The French tradition has known literature-as-activism since at least the Enlightenment, when epistolary narratives such as Montesquieu’s Lettres persannes and Graffigny’s Lettres d’une Péruvienne showed French readers the flaws in their society through the use of the point of view of outsiders. An Iranian sultan and a Peruvian princess became spokespeople for French writers who started to question the state of things in France. Writers discovered they could simultaneously entertain and illuminate a growing readership, one that was eager to hear challenging ideas reflected on the media.
During the long nineteenth century and its rapid wave of changes, new forms of activist literature came into existence. Of particular importance are Émile Zola and the naturalists, whose experimental literature (that is, novels in which Zola performs experiments on his characters) suggested that people are a product of their environments.
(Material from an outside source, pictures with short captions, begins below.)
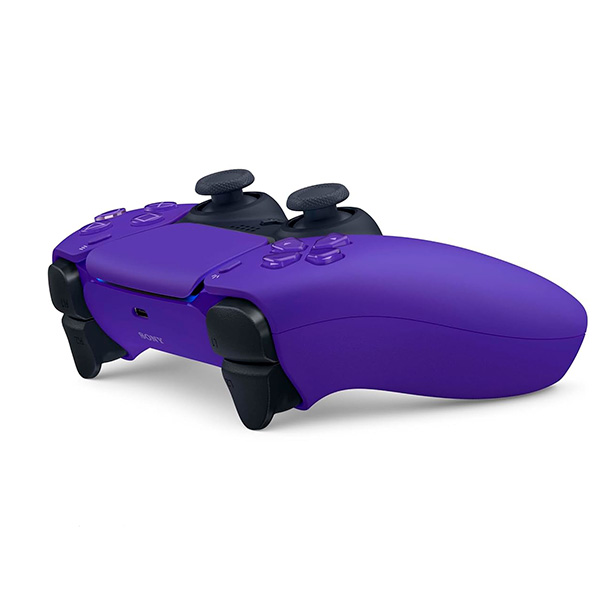 Joystick PS5 DualSense Galactic Purple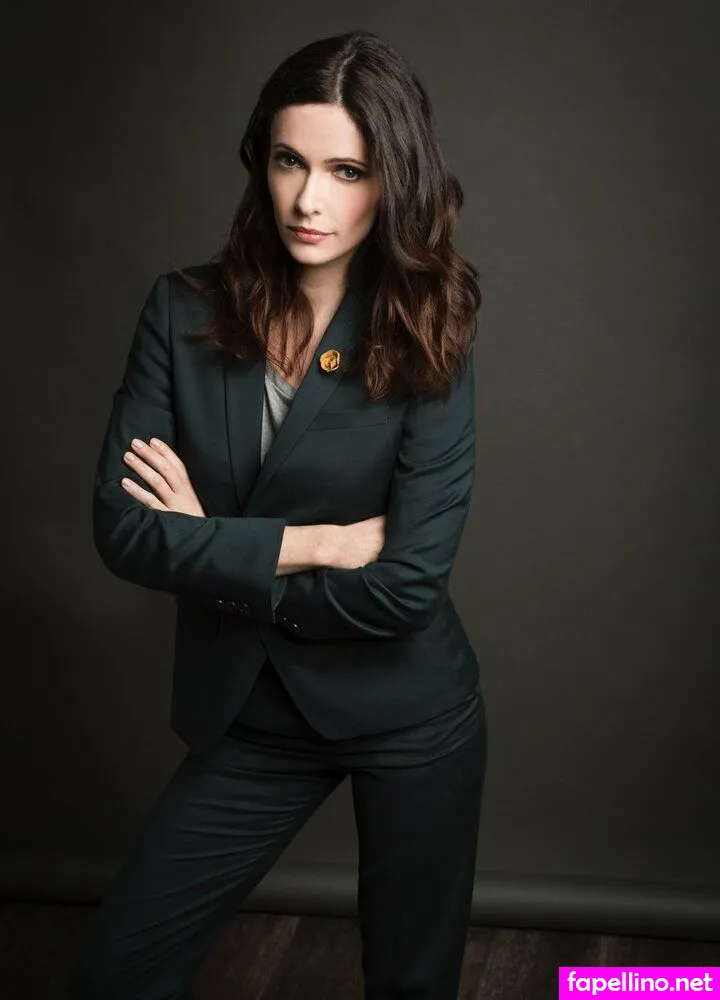 bitsietulloch Nude Leaked OnlyFans Photo #ilBxfDUyMy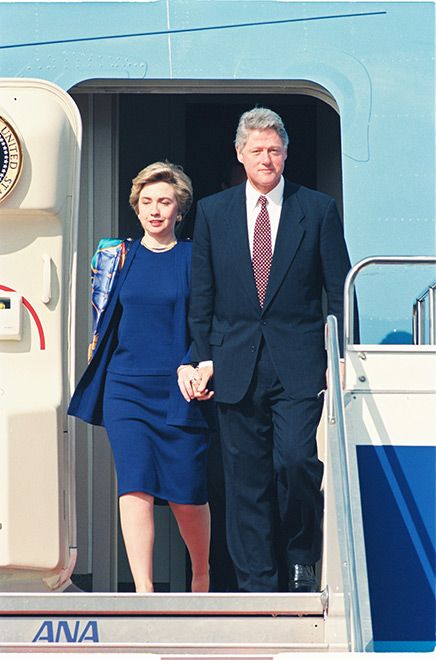 princess polly baby blue dress VOX POPULI: Unlike empathy, quiet suffering does nothing for menopause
In Zola’s world, alcoholism among the poor is not a mere individual flaw but rather the result of their relentless exploitation and lacks of support networks in a bustling urban environment. Zola wrote a series of novel, the Rougon-Macquart series, following the lives of French family lines during the Second Empire. Each novel is centered around a specific occupation and an exploration of the issues surrounding it: from the retail worker Denise in Au bonheur des dames to miners in Germinal and sex workers in Nana, Zola wants to expose to his bourgeois readership the grim reality of the lives of the working-class. The positivism of Zola’s era found a home in the literary realm, when writers believed the pen could bring about positive change. Zola and his followers truly believed writing was a force of change.
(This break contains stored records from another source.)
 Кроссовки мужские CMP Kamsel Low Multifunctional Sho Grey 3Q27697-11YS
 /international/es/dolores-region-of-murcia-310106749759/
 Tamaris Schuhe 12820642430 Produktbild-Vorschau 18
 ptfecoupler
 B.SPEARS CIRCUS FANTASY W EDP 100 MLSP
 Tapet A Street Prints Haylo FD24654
In the twentieth century, while activist literature prevailed, the rise of the literature of the Absurd signaled a shift in attitudes among writers. Although most of them were involved in politics, skepticism around institutions became more widespread. Major works such as Louis-Ferdinand Céline’s Voyage au bout de la nuit, whose anarchist and nihilist tendencies tend to cause discomfort in contemporary readers, and André Malraux’s La condition humaine, which failed to portray the Chinese revolution as the solution to the suffering of the masses, questioned whether writing for a specific political cause was truly worth it. Literary giant Jean-Paul Sartre, ironically, disagreed with the political detachment of literature, even if his own literary career was kickstarted by a novel, La nausée, that dealt with the existential, quasi-postmodern dread of a character similar to himself.
World War II might have only further proved the need for distancing art from politics, with the post-war nouveau roman of writers like Alain Robbe-Grillet and Marguerite Duras focusing instead on playing with stylistics and going deeper into the human psyche. That is not to say Robbe-Grillet, Duras, and others did not voice their political opinions, nor that phenomena like the uprisings of the late 1960s and the AIDS crisis of the 1980s and 1990s did not give birth to a number of activist-writers (as well as French-speaking writers abroad speaking of conditions in their own regions), but literature as a political weapon would not enjoy its same prominence as during Zola’s era.
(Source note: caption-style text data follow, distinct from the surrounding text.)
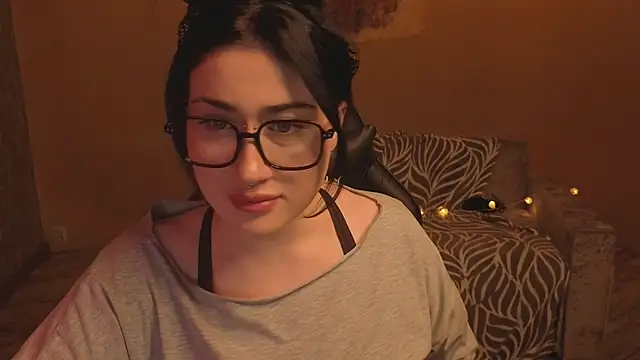 steshazavr's cam snapshot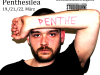 penthe_achilles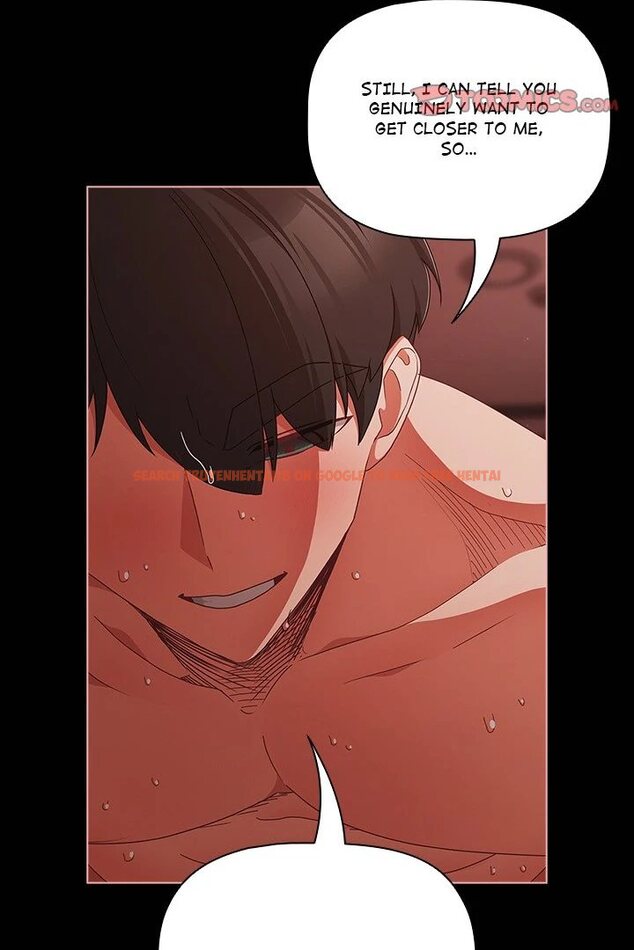 Read Hentai Image 15 3f02f in comic People Of The Dark - Chapter 16 - hentaitnt.net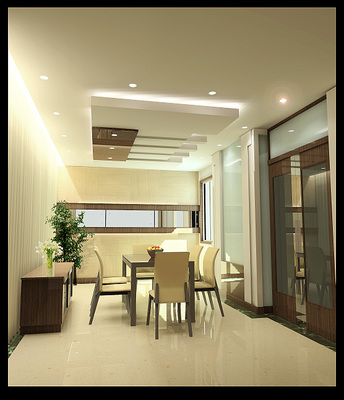 品牌加盟與專業(yè)服務(wù)雙輪驅(qū)動 北京祥和興業(yè)裝飾工程解析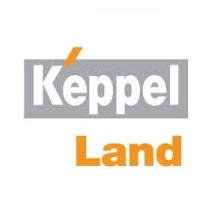 Gaji PT Keppel Land Indonesia
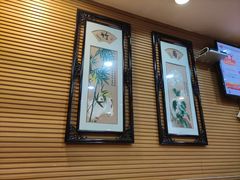 -汇景花园酒家(基立下道店)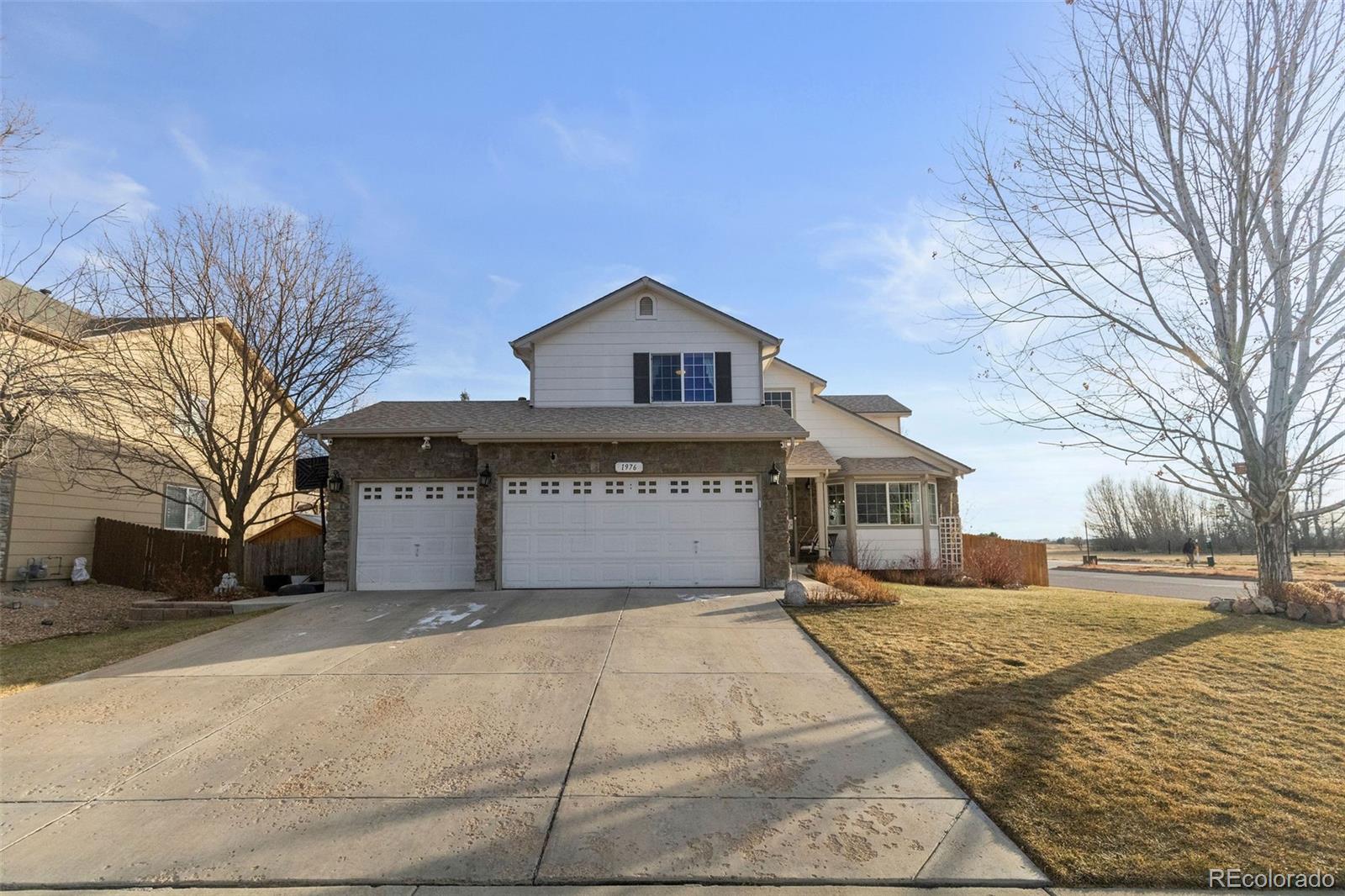 MLS Image #30 for 1976 e 148th drive,thornton, Colorado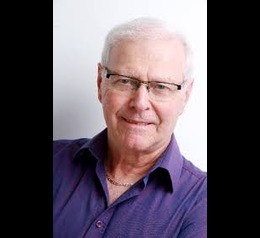 Robert Ladouceur
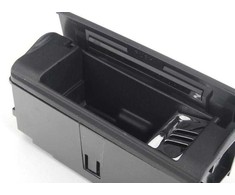 VAG AUDI SEAT A6 Allroad Qu. Quattro Avant S6 A6l Peleninė 4B0857405B6PS Originali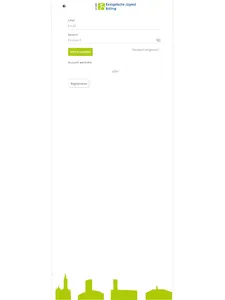 juenger Bottrop screenshot 4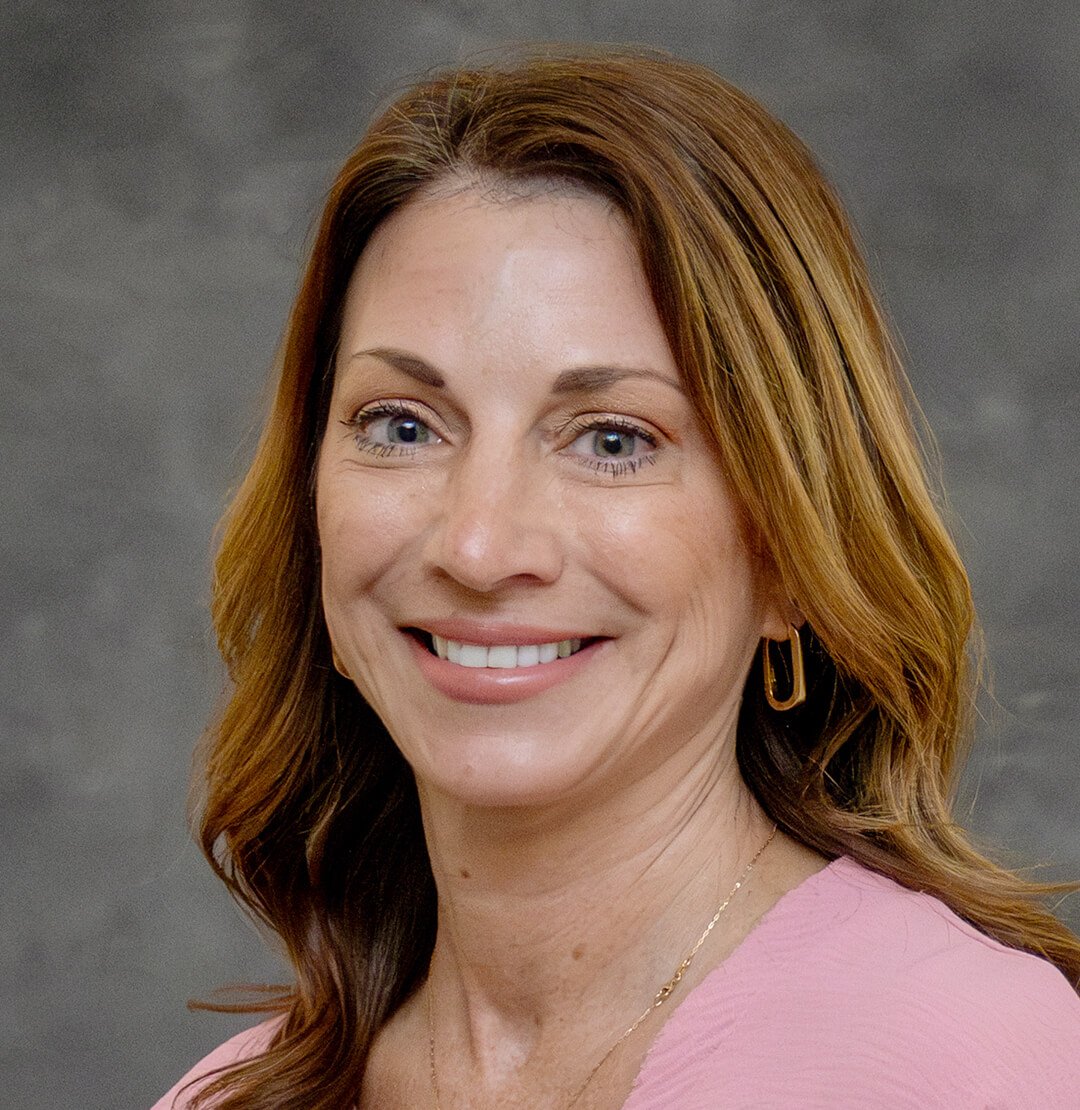 Katherine Cash, RDN, CDCES Katherine Cash, RDN, CDCES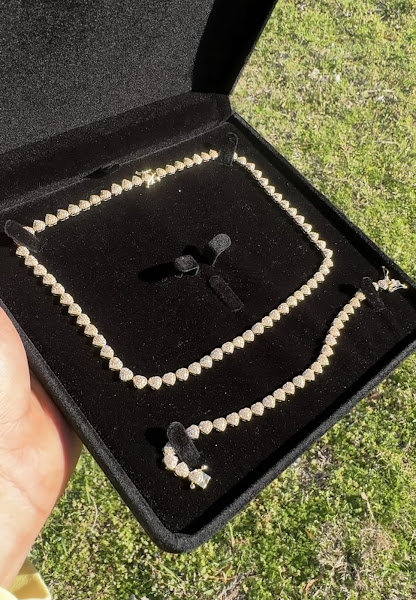 Joyeria con Estilo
The contemporary literary landscape is incredibly diverse to make any assertion that French literature is moving towards activism again. On one hand, popular writers such as Michel Houellebecq continue to portray the despair of the postmodern era in a manner not unlike that of Camus and Sartre almost a hundred years ago. On the other, rising stars such as Édouard Louis, whose depiction of his life as a working-class, queer man growing up in a neglected, industrial region of France have earned him accolades globally and turned him into a bestselling author, are moving towards showing people that poverty and hate are systemic and not personal issues. Neoliberalism and political incompetence are unmistakably the bad actors in Louis’ literary works. His autobiographical prose, so often spoken about next to similar works by Annie Ernaux and Serge Dubrovsky, marries the personal to the political.
What is next for the novel as a tool for political activism? It is hard to tell, but literature certainly reacts to its environment and to larger academic, intellectual or popular culture trends. The willingness to denounce injustice, overtly or not, has survived the most chaotic periods of human history. Our postmodern era is no different in this regard.